Pollen patterns as a phase transition to modulated phases

Series
Mathematical Biology Seminar
Time
Wednesday, January 29, 2020 - 11:00am for 1 hour (actually 50 minutes)
Location
Skiles 006
Speaker
Asja Radja – Harvard University – radja.asja@gmail.comhttps://asjaradja.weebly.com/
Organizer
Daniel Cruz

Pollen grain surface morphologies are famously diverse, and each species displays a unique, replicable pattern. The function of these microstructures, however, has not been elucidated. We show electron microscopy evidence that the templating of these patterns is formed by a phase separation of a polysaccharide mixture on the cell membrane surface. Here we present a Landau theory of phase transitions to ordered states describing all extant pollen morphologies. We show that 10% of all morphologies can be characterized as equilibrium states with a well-defined wavelength of the pattern. The rest of the patterns have a range of wavelengths on the surface that can be recapitulated by exploring the evolution of a conserved dynamics model. We then perform an evolutionary trait reconstruction. Surprisingly, we find that although the equilibrium states have evolved multiple times, evolution has not favored these ordered-polyhedral like shapes and perhaps their patterning is simply a natural consequence of a phase separation process without cross-linkers.

==================================================

» REQUIRED ACTIONS
a. Reproduce the seminar announcement from "Pollen patterns as" up to and including "(actually 50 minutes)".
b. According to the seminar announcement, what percentage of all pollen morphologies can be characterized as equilibrium states with a well-defined pattern wavelength?

==================================================

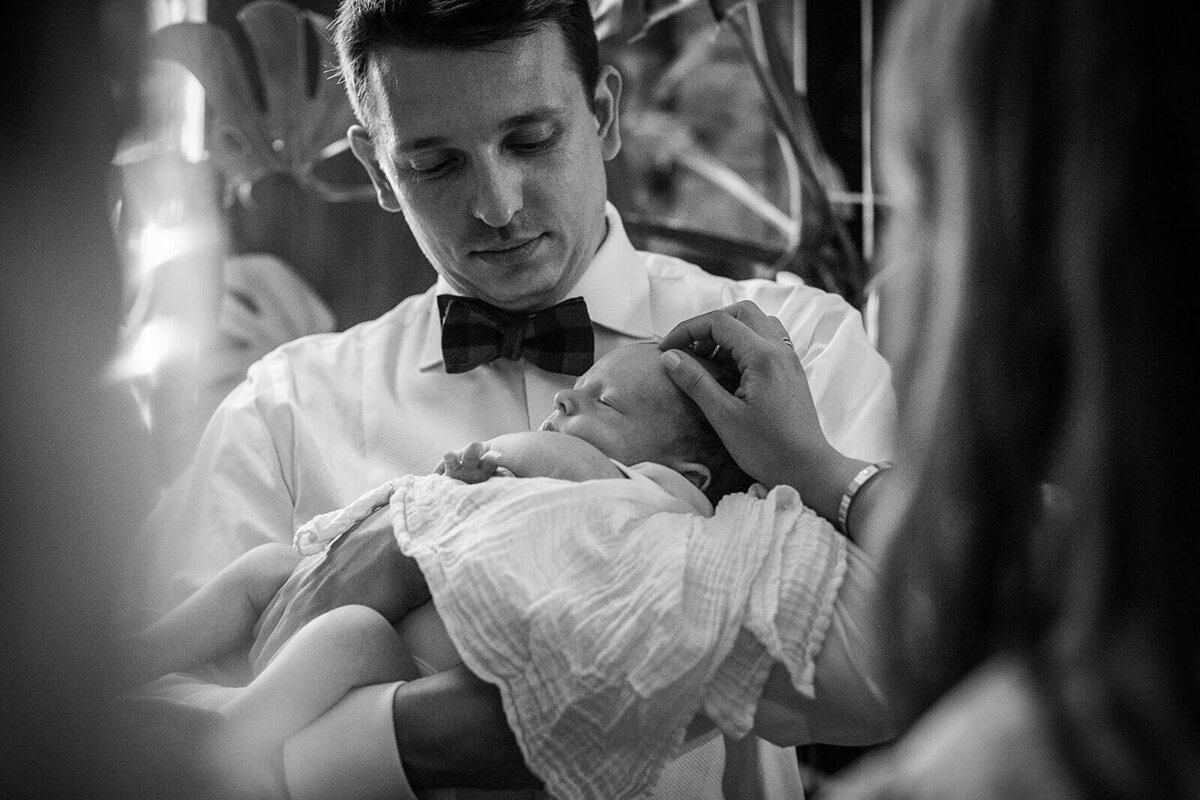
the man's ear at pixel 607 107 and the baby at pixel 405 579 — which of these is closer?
the baby at pixel 405 579

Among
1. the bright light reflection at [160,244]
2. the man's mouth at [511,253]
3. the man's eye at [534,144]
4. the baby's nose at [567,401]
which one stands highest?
the man's eye at [534,144]

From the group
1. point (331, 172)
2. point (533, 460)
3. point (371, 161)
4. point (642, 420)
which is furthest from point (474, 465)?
point (331, 172)

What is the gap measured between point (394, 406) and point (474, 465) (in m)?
0.38

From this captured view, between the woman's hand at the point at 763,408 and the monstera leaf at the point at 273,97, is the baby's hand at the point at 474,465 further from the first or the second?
the monstera leaf at the point at 273,97

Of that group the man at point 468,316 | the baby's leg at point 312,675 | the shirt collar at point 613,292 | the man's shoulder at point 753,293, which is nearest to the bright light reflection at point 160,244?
the man at point 468,316

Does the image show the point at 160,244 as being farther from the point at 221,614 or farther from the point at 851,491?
the point at 851,491

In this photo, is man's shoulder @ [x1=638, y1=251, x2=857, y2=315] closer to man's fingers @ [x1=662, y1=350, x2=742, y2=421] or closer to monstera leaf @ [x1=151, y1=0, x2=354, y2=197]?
man's fingers @ [x1=662, y1=350, x2=742, y2=421]

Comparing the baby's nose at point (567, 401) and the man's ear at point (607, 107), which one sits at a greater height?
the man's ear at point (607, 107)

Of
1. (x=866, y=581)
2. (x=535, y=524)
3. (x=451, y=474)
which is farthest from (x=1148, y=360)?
(x=451, y=474)

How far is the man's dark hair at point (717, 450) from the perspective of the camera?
1056 millimetres

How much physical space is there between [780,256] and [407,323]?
1.80ft

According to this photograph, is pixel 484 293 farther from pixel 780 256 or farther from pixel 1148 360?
pixel 1148 360

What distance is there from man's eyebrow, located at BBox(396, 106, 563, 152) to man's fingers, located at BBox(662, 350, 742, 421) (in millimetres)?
289

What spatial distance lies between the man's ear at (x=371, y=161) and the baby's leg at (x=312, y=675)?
1.97ft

==================================================

» SOLUTIONS TO THE EXERCISE
a.
Pollen patterns as a phase transition to modulated phases

Series
Mathematical Biology Seminar
Time
Wednesday, January 29, 2020 - 11:00am for 1 hour (actually 50 minutes)

b. 10%